From print to silver screen
Transforming a renowned book into an edge-of-the-seat thriller for cine-goers is a craft only a handful of directors seem to have mastered. Over the...
Transforming a renowned book into an edge-of-the-seat thriller for cine-goers is a craft only a handful of directors seem to have mastered. Over the years, many books were meticulously studied, painstakingly worked upon and scrupulously transformed into films. While some transcended imagination and impacted audiences in a profounder manner than the books themselves, a few others tanked at the box office and tapered off into oblivion.
Of course, there exists no hard and fast rule that every book that’s a best-seller must be a blockbuster when converted into a movie, however, in the light of another renowned book ‘Victoria and Abdul’ converted into a major movie for the viewing pleasure of global audiences, the time seems only appropriate to take a peek at the successes and failures of the books that are transformed into movies!
Victoria and Abdul
‘Victoria and Abdul’ written by Shrabani Basu makes for an engrossing read as it offers a different and never-before witnessed aspects of the then Empress of India – Queen Victoria. One shouldn’t be misled into assuming it to be fictional narrative since it’s a reliable, documented source, correlating with the Indian history. The book delves deeper into the emotional characteristics of the queen and her immeasurable affection for Abdul Karim. The friendship between the two blossoms as Karim, who hails from Agra, India, arrives in England to wait at the tables on the occasion of the Queen’s golden jubilee celebrations. Slowly he becomes her personal assistant and her teacher or Munshi as they call, instructing her in Urdu and Indian affairs.

Entries supplied:
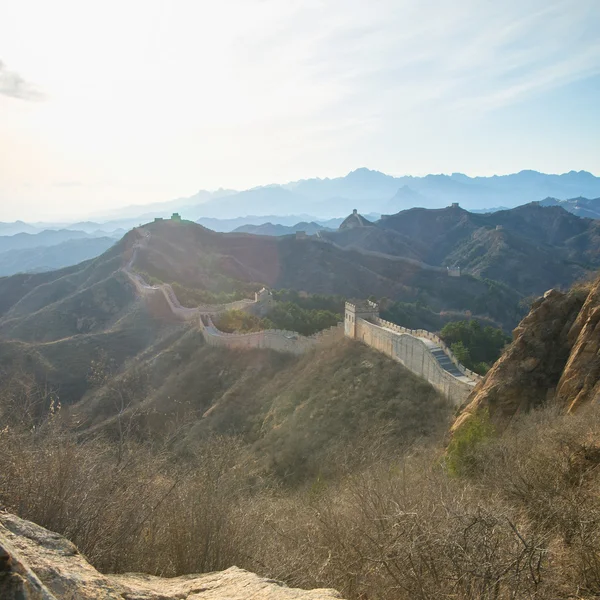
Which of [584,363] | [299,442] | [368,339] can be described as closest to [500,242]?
[368,339]

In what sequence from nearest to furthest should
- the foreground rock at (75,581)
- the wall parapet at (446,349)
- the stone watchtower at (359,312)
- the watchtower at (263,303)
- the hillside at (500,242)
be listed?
1. the foreground rock at (75,581)
2. the wall parapet at (446,349)
3. the stone watchtower at (359,312)
4. the watchtower at (263,303)
5. the hillside at (500,242)

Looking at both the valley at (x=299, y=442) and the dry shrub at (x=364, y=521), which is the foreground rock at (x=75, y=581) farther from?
the dry shrub at (x=364, y=521)

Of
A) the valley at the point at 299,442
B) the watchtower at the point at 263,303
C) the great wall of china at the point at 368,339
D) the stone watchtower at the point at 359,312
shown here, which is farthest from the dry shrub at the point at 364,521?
the watchtower at the point at 263,303

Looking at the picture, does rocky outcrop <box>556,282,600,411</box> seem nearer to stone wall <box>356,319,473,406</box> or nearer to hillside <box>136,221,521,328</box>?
stone wall <box>356,319,473,406</box>

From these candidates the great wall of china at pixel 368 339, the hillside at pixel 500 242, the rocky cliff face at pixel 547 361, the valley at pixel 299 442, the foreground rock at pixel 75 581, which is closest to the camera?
the foreground rock at pixel 75 581

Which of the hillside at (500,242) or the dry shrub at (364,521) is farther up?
the hillside at (500,242)

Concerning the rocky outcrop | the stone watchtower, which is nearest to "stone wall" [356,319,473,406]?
the stone watchtower

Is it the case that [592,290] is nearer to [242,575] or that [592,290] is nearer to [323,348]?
[242,575]
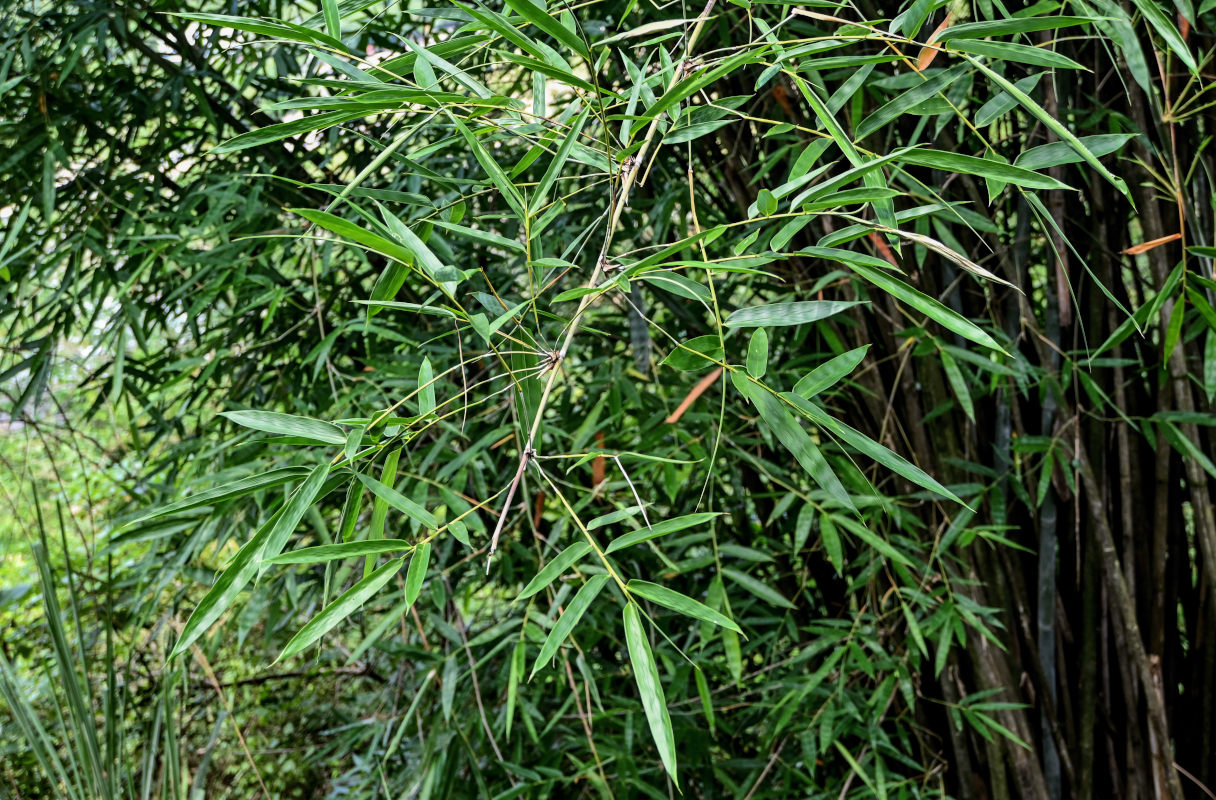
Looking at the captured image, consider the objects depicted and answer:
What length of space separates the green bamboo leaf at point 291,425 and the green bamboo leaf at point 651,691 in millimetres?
161

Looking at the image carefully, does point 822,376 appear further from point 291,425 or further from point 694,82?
point 291,425

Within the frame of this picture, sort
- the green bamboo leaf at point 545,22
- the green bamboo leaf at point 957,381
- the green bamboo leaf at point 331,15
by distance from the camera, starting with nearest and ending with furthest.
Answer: the green bamboo leaf at point 545,22, the green bamboo leaf at point 331,15, the green bamboo leaf at point 957,381

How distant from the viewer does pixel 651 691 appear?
412 mm

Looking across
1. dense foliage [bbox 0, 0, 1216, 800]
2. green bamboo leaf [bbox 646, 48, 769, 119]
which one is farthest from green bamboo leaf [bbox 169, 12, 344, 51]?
dense foliage [bbox 0, 0, 1216, 800]

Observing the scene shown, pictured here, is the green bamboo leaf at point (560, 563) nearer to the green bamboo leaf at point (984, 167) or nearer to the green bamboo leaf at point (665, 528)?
the green bamboo leaf at point (665, 528)

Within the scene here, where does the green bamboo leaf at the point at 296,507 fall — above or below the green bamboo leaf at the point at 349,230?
below

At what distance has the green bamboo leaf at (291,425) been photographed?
449 millimetres

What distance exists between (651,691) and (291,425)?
21 centimetres

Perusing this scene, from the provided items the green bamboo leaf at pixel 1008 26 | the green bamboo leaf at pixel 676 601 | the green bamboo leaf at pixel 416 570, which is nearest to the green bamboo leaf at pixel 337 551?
the green bamboo leaf at pixel 416 570

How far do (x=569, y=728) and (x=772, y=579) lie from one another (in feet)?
1.00

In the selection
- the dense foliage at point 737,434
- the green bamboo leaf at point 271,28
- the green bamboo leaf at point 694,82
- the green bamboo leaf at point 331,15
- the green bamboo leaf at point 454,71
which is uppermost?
the green bamboo leaf at point 331,15

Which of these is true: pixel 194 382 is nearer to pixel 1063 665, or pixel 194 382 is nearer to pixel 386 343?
pixel 386 343

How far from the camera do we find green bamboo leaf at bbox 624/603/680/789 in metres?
0.40

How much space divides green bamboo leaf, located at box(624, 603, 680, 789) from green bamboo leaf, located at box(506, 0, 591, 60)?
0.25 meters
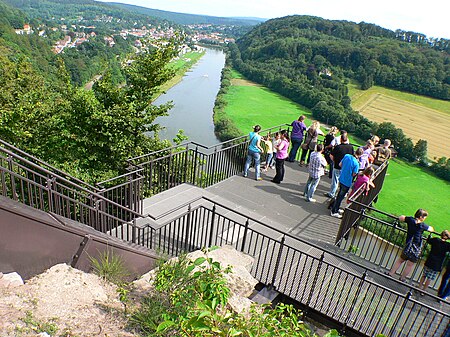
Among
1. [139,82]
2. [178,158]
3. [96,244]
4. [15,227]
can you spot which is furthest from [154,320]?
[139,82]

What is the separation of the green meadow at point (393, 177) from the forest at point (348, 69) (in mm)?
4315

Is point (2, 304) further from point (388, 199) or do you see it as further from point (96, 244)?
point (388, 199)

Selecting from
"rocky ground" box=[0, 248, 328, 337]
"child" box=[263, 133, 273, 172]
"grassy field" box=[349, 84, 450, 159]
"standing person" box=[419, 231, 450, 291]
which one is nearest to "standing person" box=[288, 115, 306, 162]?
"child" box=[263, 133, 273, 172]

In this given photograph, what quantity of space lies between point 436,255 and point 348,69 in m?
116

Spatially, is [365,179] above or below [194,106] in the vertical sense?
above

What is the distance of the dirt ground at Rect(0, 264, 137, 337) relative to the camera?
3619 millimetres

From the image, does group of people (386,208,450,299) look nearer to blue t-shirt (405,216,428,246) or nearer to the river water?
blue t-shirt (405,216,428,246)

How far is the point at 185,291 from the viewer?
371 centimetres

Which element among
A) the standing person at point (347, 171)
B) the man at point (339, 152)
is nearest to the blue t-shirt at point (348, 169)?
the standing person at point (347, 171)

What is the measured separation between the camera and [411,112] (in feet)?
259

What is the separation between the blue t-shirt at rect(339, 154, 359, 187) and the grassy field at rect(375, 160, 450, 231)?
1618 inches

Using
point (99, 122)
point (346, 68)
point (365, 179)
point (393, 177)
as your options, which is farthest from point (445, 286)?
point (346, 68)

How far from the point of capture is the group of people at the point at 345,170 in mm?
6266

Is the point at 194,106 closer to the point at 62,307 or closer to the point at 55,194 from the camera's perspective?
the point at 55,194
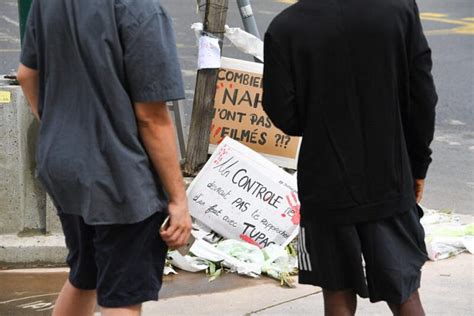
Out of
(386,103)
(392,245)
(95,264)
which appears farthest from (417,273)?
Answer: (95,264)

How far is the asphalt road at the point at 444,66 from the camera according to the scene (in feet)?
22.8

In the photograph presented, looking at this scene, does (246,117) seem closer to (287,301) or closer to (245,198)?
(245,198)

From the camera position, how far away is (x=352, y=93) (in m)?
3.17

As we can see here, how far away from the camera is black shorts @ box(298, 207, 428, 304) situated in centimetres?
327

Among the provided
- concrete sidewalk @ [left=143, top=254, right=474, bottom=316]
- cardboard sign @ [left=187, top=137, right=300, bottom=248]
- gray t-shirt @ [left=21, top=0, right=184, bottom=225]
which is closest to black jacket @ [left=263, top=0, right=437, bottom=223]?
gray t-shirt @ [left=21, top=0, right=184, bottom=225]

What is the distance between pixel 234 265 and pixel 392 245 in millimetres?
1784

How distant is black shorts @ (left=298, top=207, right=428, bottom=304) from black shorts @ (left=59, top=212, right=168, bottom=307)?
1.83 feet

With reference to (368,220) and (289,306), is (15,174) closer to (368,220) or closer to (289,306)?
(289,306)

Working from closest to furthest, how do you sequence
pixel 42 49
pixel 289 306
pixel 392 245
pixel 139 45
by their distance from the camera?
pixel 139 45 < pixel 42 49 < pixel 392 245 < pixel 289 306

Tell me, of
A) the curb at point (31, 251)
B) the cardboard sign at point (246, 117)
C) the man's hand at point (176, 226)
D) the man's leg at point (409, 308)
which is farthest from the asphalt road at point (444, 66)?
the man's hand at point (176, 226)

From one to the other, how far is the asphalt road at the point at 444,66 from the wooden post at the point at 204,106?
1723 mm

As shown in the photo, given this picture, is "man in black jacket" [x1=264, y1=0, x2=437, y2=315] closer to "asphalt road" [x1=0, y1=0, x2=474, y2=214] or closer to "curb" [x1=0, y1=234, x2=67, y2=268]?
"curb" [x1=0, y1=234, x2=67, y2=268]

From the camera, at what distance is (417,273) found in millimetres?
3355

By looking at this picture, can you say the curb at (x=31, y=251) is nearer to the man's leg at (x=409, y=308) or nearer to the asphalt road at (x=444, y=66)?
the man's leg at (x=409, y=308)
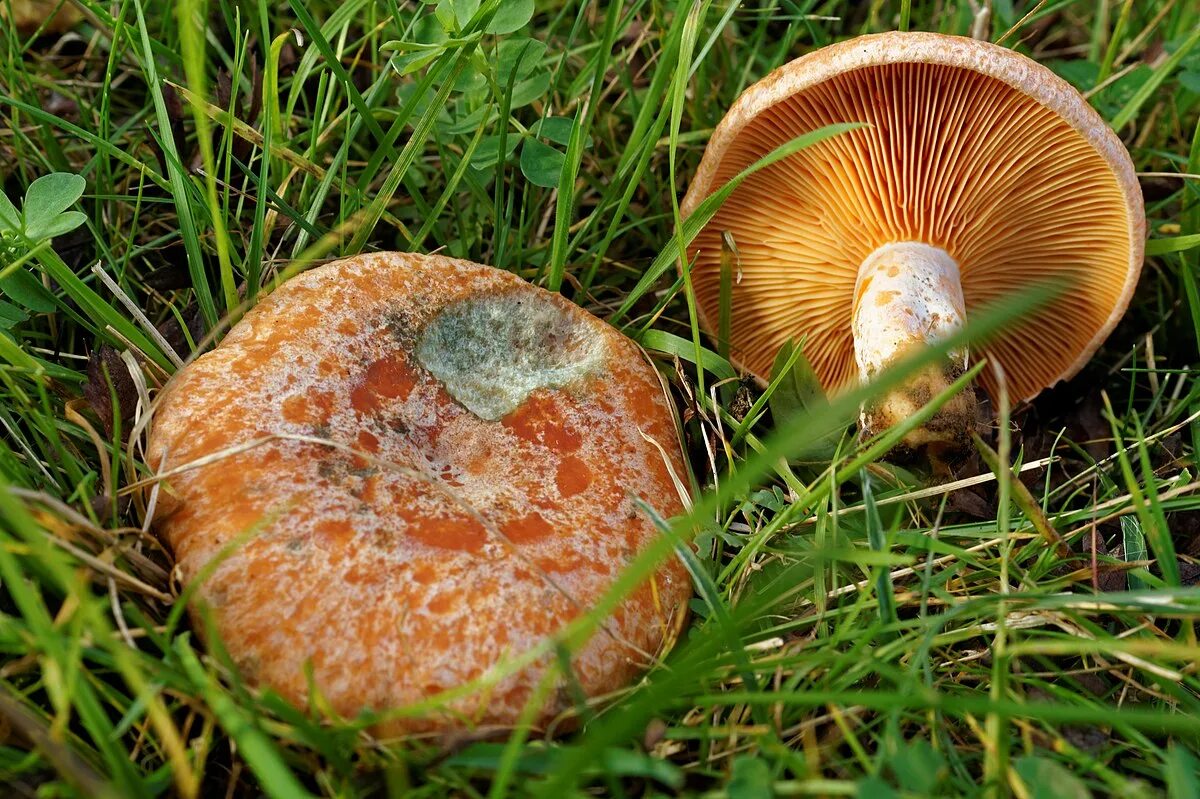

Aim of the task:
In the piece on books turned into movies, what occasion brings Abdul Karim to England?

Expected answer:
He comes to wait at the tables for Queen Victoria's golden jubilee celebrations.